L’immigration, par exemple. Qu’on la défende ou qu’on le rejette, les arguments sont tous de nature économique. Pour les uns, les immigrés coûtent cher à la sécu, prennent le travail des Français, qu’ils s’en aillent ! Pour les autres, au contraire, ils sont nécessaires parce qu’ils occupent des emplois que négligent les « pures souches », parce qu’ils payeront nos retraites. Moi, je me moque de savoir si ces hommes et ces femmes me ruinent ou m’enrichissent, financièrement. Je sais qu’ils m’enrichissent humainement, même si parfois certains m’emmerdent parce qu’ils remettent en cause mes habitudes et mes croyances. Je sais aussi que beaucoup ne sont pas là pour le plaisir, mais pour leur survie, et que d’autres restent chez nous parce qu’ils s’y trouvent bien. Ce n’est pas un crime. Je pense qu’aucun homme n’est illégal sur la terre et que si l’on accepte la mondialisation économique on doit aussi en accepter les conséquences humaines, c’est-à-dire le droit pour chacun de circuler librement et de vivre où il veut, s’il respecte les règles communes. C’est une position morale que je n’ai pas besoin de légitimer par des considérations économiques.

Intérêt

Dans un autre domaine, nous en arrivons, nous chefs d’entreprise qui essayons d’améliorer les conditions de travail de nos collaborateurs, à nous excuser de cette attitude bienveillante en arguant que leur bien-être influe sur les résultats positifs de l’entreprise. Si c’est le cas tant mieux, mais moi, je ne le fais pas pour augmenter mes bénéfices. Je le fais parce que je trouve normal de travailler dans de bonnes conditions et que j’aime que l’ambiance soit agréable. J’ai envie de me sentir bien avec des gens qui se sentent bien. Ça me semble une motivation suffisante. Là encore, mon intérêt est humain avant d’être économique.

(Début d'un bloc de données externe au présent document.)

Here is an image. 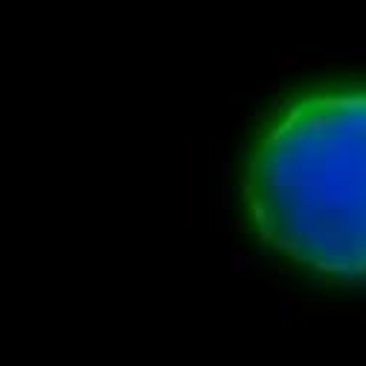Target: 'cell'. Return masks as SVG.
I'll use <instances>...</instances> for the list:
<instances>
[{"label":"cell","instance_id":"cell-1","mask_svg":"<svg viewBox=\"0 0 366 366\" xmlns=\"http://www.w3.org/2000/svg\"><path fill=\"white\" fill-rule=\"evenodd\" d=\"M242 204L253 236L332 285H366V84L305 87L247 149Z\"/></svg>","mask_w":366,"mask_h":366}]
</instances>
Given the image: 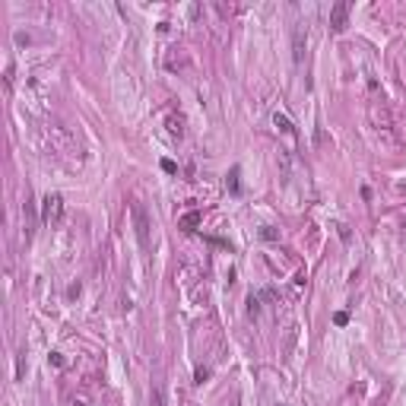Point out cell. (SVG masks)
<instances>
[{"mask_svg": "<svg viewBox=\"0 0 406 406\" xmlns=\"http://www.w3.org/2000/svg\"><path fill=\"white\" fill-rule=\"evenodd\" d=\"M153 406H165V397H162V387H153Z\"/></svg>", "mask_w": 406, "mask_h": 406, "instance_id": "ba28073f", "label": "cell"}, {"mask_svg": "<svg viewBox=\"0 0 406 406\" xmlns=\"http://www.w3.org/2000/svg\"><path fill=\"white\" fill-rule=\"evenodd\" d=\"M130 213H133V229H137L140 247L149 251V213H146V206H143V203H133Z\"/></svg>", "mask_w": 406, "mask_h": 406, "instance_id": "6da1fadb", "label": "cell"}, {"mask_svg": "<svg viewBox=\"0 0 406 406\" xmlns=\"http://www.w3.org/2000/svg\"><path fill=\"white\" fill-rule=\"evenodd\" d=\"M206 378H209V368H203V365H200L197 371H194V384H203Z\"/></svg>", "mask_w": 406, "mask_h": 406, "instance_id": "52a82bcc", "label": "cell"}, {"mask_svg": "<svg viewBox=\"0 0 406 406\" xmlns=\"http://www.w3.org/2000/svg\"><path fill=\"white\" fill-rule=\"evenodd\" d=\"M302 57H305V32L298 26L295 29V64H302Z\"/></svg>", "mask_w": 406, "mask_h": 406, "instance_id": "5b68a950", "label": "cell"}, {"mask_svg": "<svg viewBox=\"0 0 406 406\" xmlns=\"http://www.w3.org/2000/svg\"><path fill=\"white\" fill-rule=\"evenodd\" d=\"M346 19H349V3H346V0H340V3L330 6V29H333V32H343Z\"/></svg>", "mask_w": 406, "mask_h": 406, "instance_id": "3957f363", "label": "cell"}, {"mask_svg": "<svg viewBox=\"0 0 406 406\" xmlns=\"http://www.w3.org/2000/svg\"><path fill=\"white\" fill-rule=\"evenodd\" d=\"M273 124H276V130H283V133H289V137H295V127H292V121H289L285 115H280V111L273 115Z\"/></svg>", "mask_w": 406, "mask_h": 406, "instance_id": "277c9868", "label": "cell"}, {"mask_svg": "<svg viewBox=\"0 0 406 406\" xmlns=\"http://www.w3.org/2000/svg\"><path fill=\"white\" fill-rule=\"evenodd\" d=\"M197 222H200V213H187V216H181V229H184V232H194V229H197Z\"/></svg>", "mask_w": 406, "mask_h": 406, "instance_id": "8992f818", "label": "cell"}, {"mask_svg": "<svg viewBox=\"0 0 406 406\" xmlns=\"http://www.w3.org/2000/svg\"><path fill=\"white\" fill-rule=\"evenodd\" d=\"M61 216H64L61 194H48V197H44V206H41V222L44 225H57V222H61Z\"/></svg>", "mask_w": 406, "mask_h": 406, "instance_id": "7a4b0ae2", "label": "cell"}, {"mask_svg": "<svg viewBox=\"0 0 406 406\" xmlns=\"http://www.w3.org/2000/svg\"><path fill=\"white\" fill-rule=\"evenodd\" d=\"M333 321H336V324H340V327H343V324H346V321H349V314H346V311H336V314H333Z\"/></svg>", "mask_w": 406, "mask_h": 406, "instance_id": "30bf717a", "label": "cell"}, {"mask_svg": "<svg viewBox=\"0 0 406 406\" xmlns=\"http://www.w3.org/2000/svg\"><path fill=\"white\" fill-rule=\"evenodd\" d=\"M162 168H165V171H178V165L171 162V159H165V162H162Z\"/></svg>", "mask_w": 406, "mask_h": 406, "instance_id": "8fae6325", "label": "cell"}, {"mask_svg": "<svg viewBox=\"0 0 406 406\" xmlns=\"http://www.w3.org/2000/svg\"><path fill=\"white\" fill-rule=\"evenodd\" d=\"M168 127H171V137H181V121H175V118H171V121H168Z\"/></svg>", "mask_w": 406, "mask_h": 406, "instance_id": "9c48e42d", "label": "cell"}]
</instances>
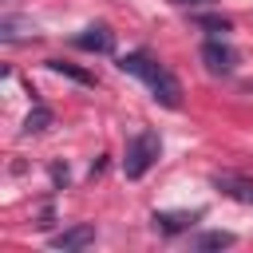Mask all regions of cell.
<instances>
[{"label":"cell","mask_w":253,"mask_h":253,"mask_svg":"<svg viewBox=\"0 0 253 253\" xmlns=\"http://www.w3.org/2000/svg\"><path fill=\"white\" fill-rule=\"evenodd\" d=\"M233 241H237L233 233H225V229H210V233H198L190 245H194L198 253H206V249H229Z\"/></svg>","instance_id":"ba28073f"},{"label":"cell","mask_w":253,"mask_h":253,"mask_svg":"<svg viewBox=\"0 0 253 253\" xmlns=\"http://www.w3.org/2000/svg\"><path fill=\"white\" fill-rule=\"evenodd\" d=\"M51 221H55V213H51V206H43V213H40L36 225H40V229H51Z\"/></svg>","instance_id":"5bb4252c"},{"label":"cell","mask_w":253,"mask_h":253,"mask_svg":"<svg viewBox=\"0 0 253 253\" xmlns=\"http://www.w3.org/2000/svg\"><path fill=\"white\" fill-rule=\"evenodd\" d=\"M158 150H162V138L158 130H138L126 138V150H123V174L130 182H138L154 162H158Z\"/></svg>","instance_id":"7a4b0ae2"},{"label":"cell","mask_w":253,"mask_h":253,"mask_svg":"<svg viewBox=\"0 0 253 253\" xmlns=\"http://www.w3.org/2000/svg\"><path fill=\"white\" fill-rule=\"evenodd\" d=\"M79 51H95V55H107V51H115V32L107 28V24H91V28H83L75 40H71Z\"/></svg>","instance_id":"5b68a950"},{"label":"cell","mask_w":253,"mask_h":253,"mask_svg":"<svg viewBox=\"0 0 253 253\" xmlns=\"http://www.w3.org/2000/svg\"><path fill=\"white\" fill-rule=\"evenodd\" d=\"M198 55H202V63H206L210 75H233L237 71V51L229 43H221V40H206Z\"/></svg>","instance_id":"3957f363"},{"label":"cell","mask_w":253,"mask_h":253,"mask_svg":"<svg viewBox=\"0 0 253 253\" xmlns=\"http://www.w3.org/2000/svg\"><path fill=\"white\" fill-rule=\"evenodd\" d=\"M91 241H95V225L79 221V225H71V229H63V233H55L47 245H51V249H63V253H75V249H87Z\"/></svg>","instance_id":"52a82bcc"},{"label":"cell","mask_w":253,"mask_h":253,"mask_svg":"<svg viewBox=\"0 0 253 253\" xmlns=\"http://www.w3.org/2000/svg\"><path fill=\"white\" fill-rule=\"evenodd\" d=\"M210 182H213V190H221L225 198H233V202H241V206H253V178L233 174V170H221V174H213Z\"/></svg>","instance_id":"277c9868"},{"label":"cell","mask_w":253,"mask_h":253,"mask_svg":"<svg viewBox=\"0 0 253 253\" xmlns=\"http://www.w3.org/2000/svg\"><path fill=\"white\" fill-rule=\"evenodd\" d=\"M194 24L206 28V32H213V36H225V32L233 28V20H225V16H217V12H202V16H194Z\"/></svg>","instance_id":"8fae6325"},{"label":"cell","mask_w":253,"mask_h":253,"mask_svg":"<svg viewBox=\"0 0 253 253\" xmlns=\"http://www.w3.org/2000/svg\"><path fill=\"white\" fill-rule=\"evenodd\" d=\"M119 71L142 79V83L150 87V99H154V103H162V107H178V103H182V83H178L174 71H170L166 63H158L150 51H126V55H119Z\"/></svg>","instance_id":"6da1fadb"},{"label":"cell","mask_w":253,"mask_h":253,"mask_svg":"<svg viewBox=\"0 0 253 253\" xmlns=\"http://www.w3.org/2000/svg\"><path fill=\"white\" fill-rule=\"evenodd\" d=\"M174 4H182V8H202V4H213V0H174Z\"/></svg>","instance_id":"9a60e30c"},{"label":"cell","mask_w":253,"mask_h":253,"mask_svg":"<svg viewBox=\"0 0 253 253\" xmlns=\"http://www.w3.org/2000/svg\"><path fill=\"white\" fill-rule=\"evenodd\" d=\"M51 182H55V186H67V182H71V174H67V166H59V162H51Z\"/></svg>","instance_id":"4fadbf2b"},{"label":"cell","mask_w":253,"mask_h":253,"mask_svg":"<svg viewBox=\"0 0 253 253\" xmlns=\"http://www.w3.org/2000/svg\"><path fill=\"white\" fill-rule=\"evenodd\" d=\"M198 217H202V210H154V213H150V225H154L158 233H182V229H190Z\"/></svg>","instance_id":"8992f818"},{"label":"cell","mask_w":253,"mask_h":253,"mask_svg":"<svg viewBox=\"0 0 253 253\" xmlns=\"http://www.w3.org/2000/svg\"><path fill=\"white\" fill-rule=\"evenodd\" d=\"M51 126V111L43 107V103H32V115L24 119V134H40V130H47Z\"/></svg>","instance_id":"30bf717a"},{"label":"cell","mask_w":253,"mask_h":253,"mask_svg":"<svg viewBox=\"0 0 253 253\" xmlns=\"http://www.w3.org/2000/svg\"><path fill=\"white\" fill-rule=\"evenodd\" d=\"M47 67L59 71V75H67V79H75V83H83V87H95V75L83 71V67H75V63H67V59H47Z\"/></svg>","instance_id":"9c48e42d"},{"label":"cell","mask_w":253,"mask_h":253,"mask_svg":"<svg viewBox=\"0 0 253 253\" xmlns=\"http://www.w3.org/2000/svg\"><path fill=\"white\" fill-rule=\"evenodd\" d=\"M24 32H32V24H28V20H16V16H4V20H0V36H4L8 43H12V40H20Z\"/></svg>","instance_id":"7c38bea8"}]
</instances>
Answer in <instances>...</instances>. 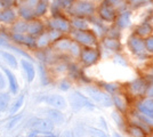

Où est également l’humain dans le débat actuel sur le nucléaire ? D’un côté, on ne parle que de facture énergétique, de coût en termes d’emplois. De l’autre, on chiffre la production des énergies renouvelables aussi en termes d’investissements et d’emplois. Les milliards répondent aux milliards. Mais le vrai problème est de savoir si nous prenons en toute conscience le risque d’un Fukushima français ou si nous voulons l’éviter. Dans ce dernier cas, ce doit être à l’économie de se plier à notre décision et non le contraire. Un choix de société ne peut se réduire à un choix économique.

Croissance

Je me méfie de la même façon de la montée du « capitalisme vert ». Car, après avoir été longtemps méprisée, l’écologie n’a pris son essor que parce qu’elle est apparue comme source nouvelle de rentabilité et de profit. Désormais, le billet vert, bien nommé, y trouve son compte. Mais je ne suis pas sûr que ces nouveaux adeptes d’une économie soi-disant repeinte aux couleurs de la nature se préoccupent plus du sort de la planète que de celui de leur portefeuille. La croissance verte, c’est toujours de la croissance et comment croître à l’infini sans épuiser nos ressources limitées ?

Ce qui se cache derrière cette omniprésence du discours économique, c’est notre refus de sortir de l’économisme, devenu notre seule valeur, notre seul système de référence. Ce qui n’a pas de prix, le rêve, la poésie, l’amour, la rencontre, l’humain n’a plus de valeur. On le tolère encore, mais « ça ne sert à rien ». Chacun sait bien en réalité que c’est plus indispensable que l’argent, mais peu de gens osent encore le dire.

Je ne désespère pas qu’on y revienne. C’est au moment où elles explosent et vont s’effondrer sur elles-mêmes que les étoiles sont les plus brillantes. Il en va de même des idéologies dominantes : leur triomphe apparent annonce souvent le début de leur déclin parce qu’elles n’ont plus d’autre ennemi qu’elles-mêmes. Ainsi l’économie est-elle peut-être déjà en train de reprendre la place qu’elle n’aurait jamais dû quitter : à notre service pour notre survie.